# Document text
BEGIN
This is Part III of BRB’s coverage of the meet and greet with Deshaun Watson at Gatorade’s recent “Beat the Heat” youth football event hosted by the Houston Texans YMCA. Here’s Part I and Part II if you missed out.)
The name alone generates thousands of Google hits and brings in mad ratings.
If you want to know about the statistical achievements, wins, and other measurable benchmarks of the football life of Deshaun Watson, the information is out there on any one of a dozen or more football related websites. From simple completion percentages to the number of completions made when rolling out to the right against a base 4-3 defense with a single high safety and blitzing Mike ‘backer, the data is out there and readily available.
If you want to know about who Deshaun Watson really is behind that deep steel blue facemask, you simply have to look him in the eye. That’s where you’ll find the spark of intelligence—high intelligence at that—and the gleam of integrity. If you get him talking about the right things, you’ll also watch the professional veneer slide away and a well of passion rise to the surface.
When fellow BRBer Kenneth Levy and I had the pleasure of meeting Deshaun and chatting with him for awhile last week, Watson’s intelligence was very much on display as he discussed Xs and Os with professional clarity and confidence (something not always seen from NFL quarterbacks, as crazy as that seems). What was really intriguing, however, was watching Deshaun come alive when he was working with the kids at the event.
During the event, Deshaun offered this advice to local youth coaches dealing with the Houston heat. “Make sure your kids stay hydrated. When it’s too hot and you can tell the kids are getting frustrated or exhausted, cut it out and take practice into a gym or even just a big room. You can still teach them and have them learn in there. There’s no point in trying to (push) those kids in this heat. Nothing good can come out of it. You want safety at all times for those kids.”
From simply clowning around to demonstrating passing techniques, Deshaun was the beloved big brother of every kid in attendance. The synergy between the kids and one of Houston’s most popular sports figures was energizing to witness.
END
# Work required
Write out the stretch of the Deshaun Watson article from "This is Part" through "you missed out.)".

(Crawled caption data)
BEGIN
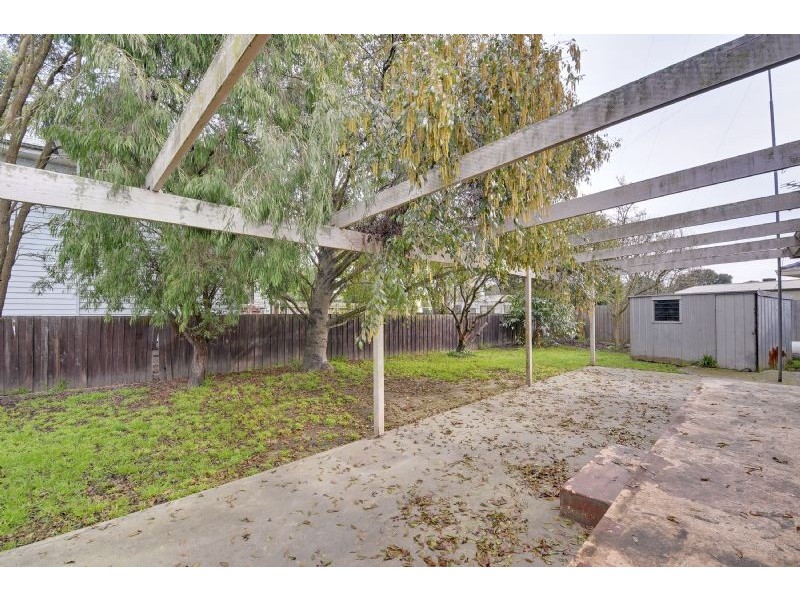 4 Milton Court, Traralgon VIC 3844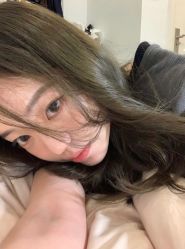 -贰伍玖造型
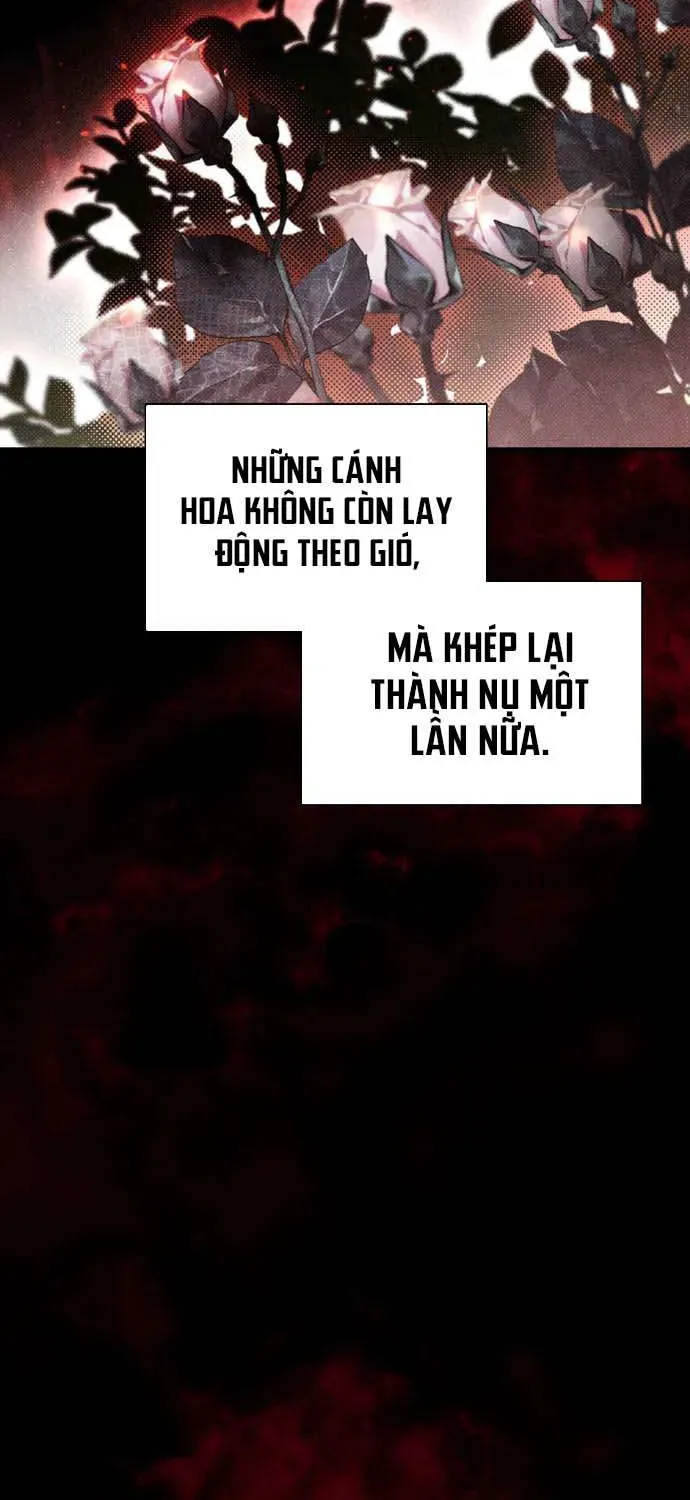 Xuyên Vào Tiểu Thuyết, Tôi Thành Truyền Thuyết Kinh Dị Chapter 9 - 89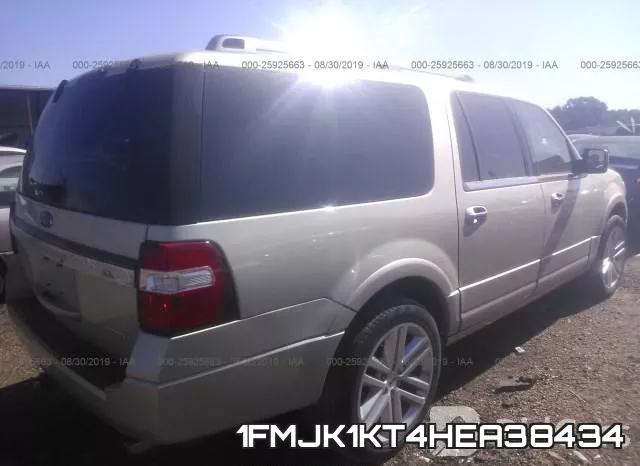 1FMJK1KT4HEA38434_4.webp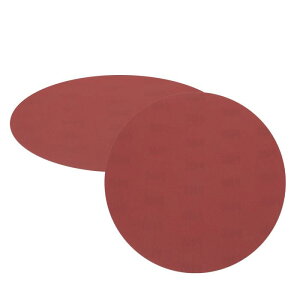 uxcell 210C`fBXNA400Obg̃A~jEILTChtbNAh[vXeBbNobNThy[p[Am[z[EhEFbg/hCT_[y[p[AT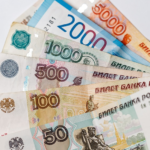 Прогноз курса рубля на ближайшие годы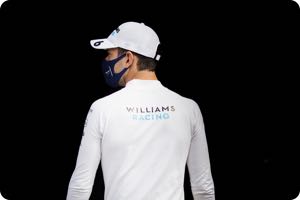 Nicholas Latifi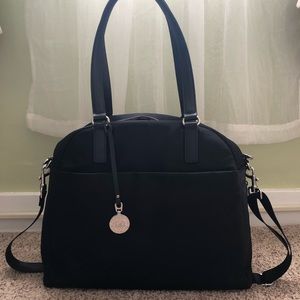Lo & Sons OMG bag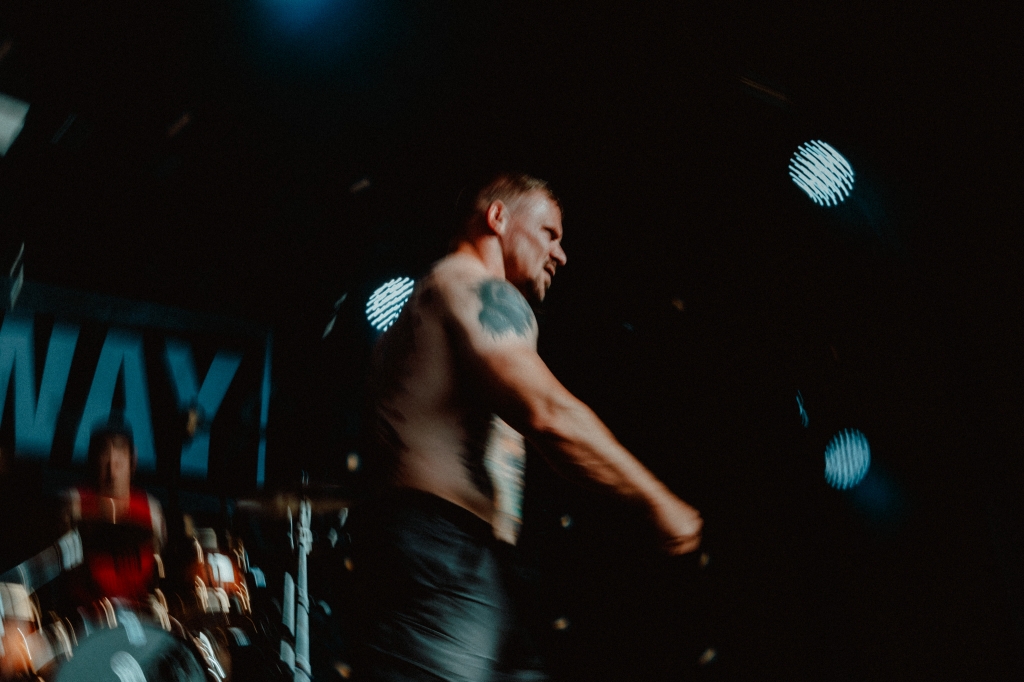 © CPU - Nathan Dobbelaere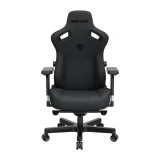 Ігрове крісло Anda Seat (AD12YDC-L-01-GB-CF)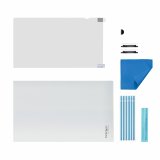 Notebookstativ Startech 156LT-PRIVACY-SCREEN Plastik #1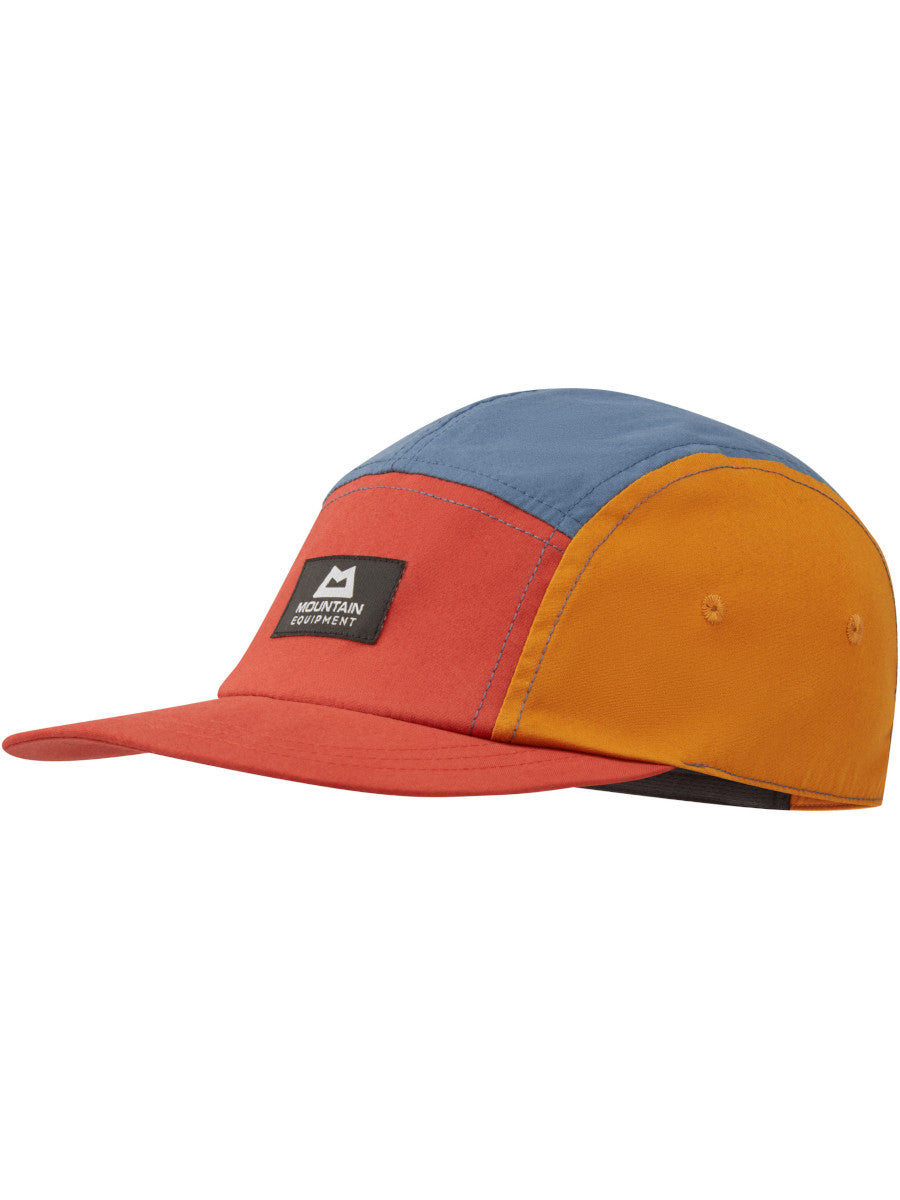 Mountain Equipment El Cap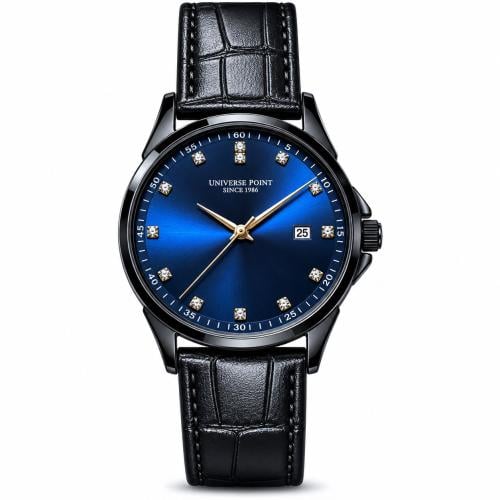 MEN WATCH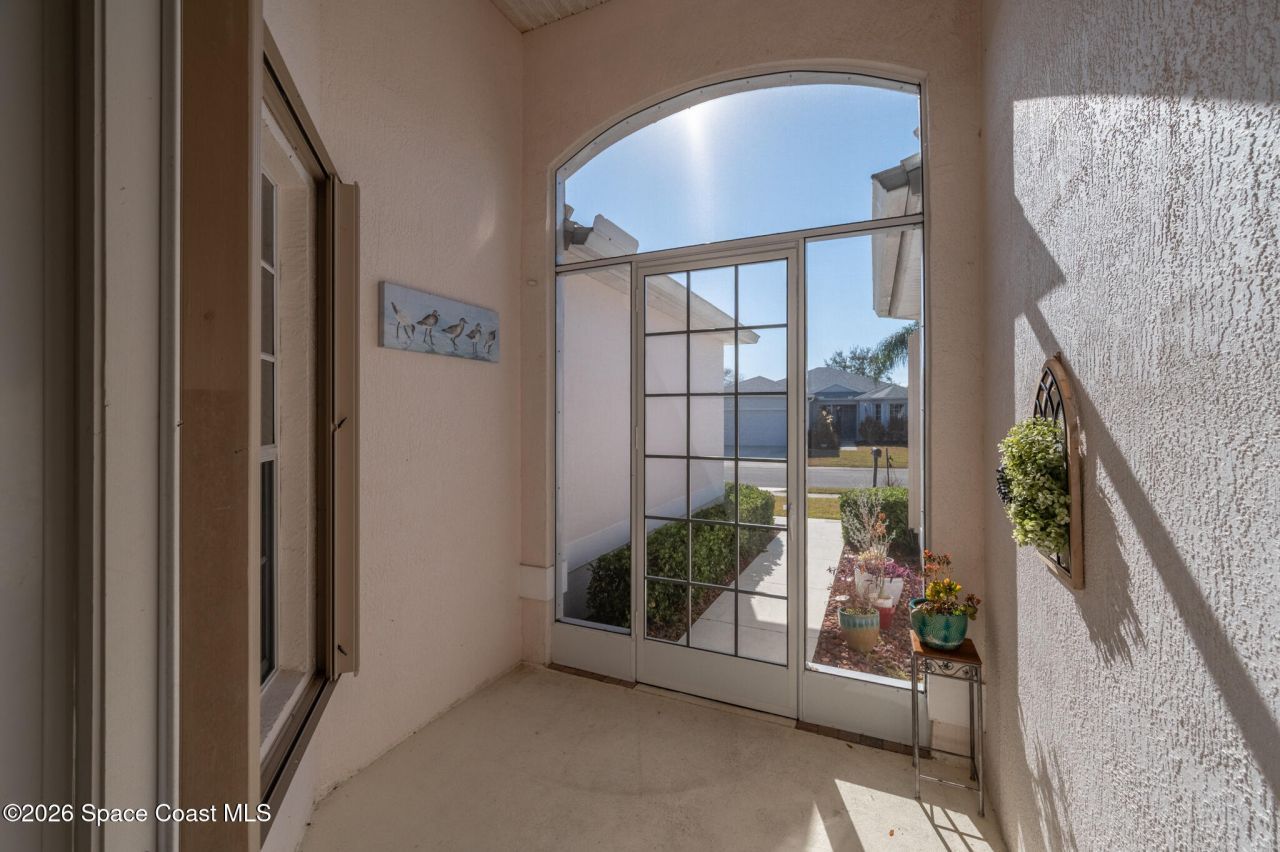 1325 Shoreline Circle, Sebastian, FL 32958 Photo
END
# Result of the task
This is Part III of BRB’s coverage of the meet and greet with Deshaun Watson at Gatorade’s recent “Beat the Heat” youth football event hosted by the Houston Texans YMCA. Here’s Part I and Part II if you missed out.)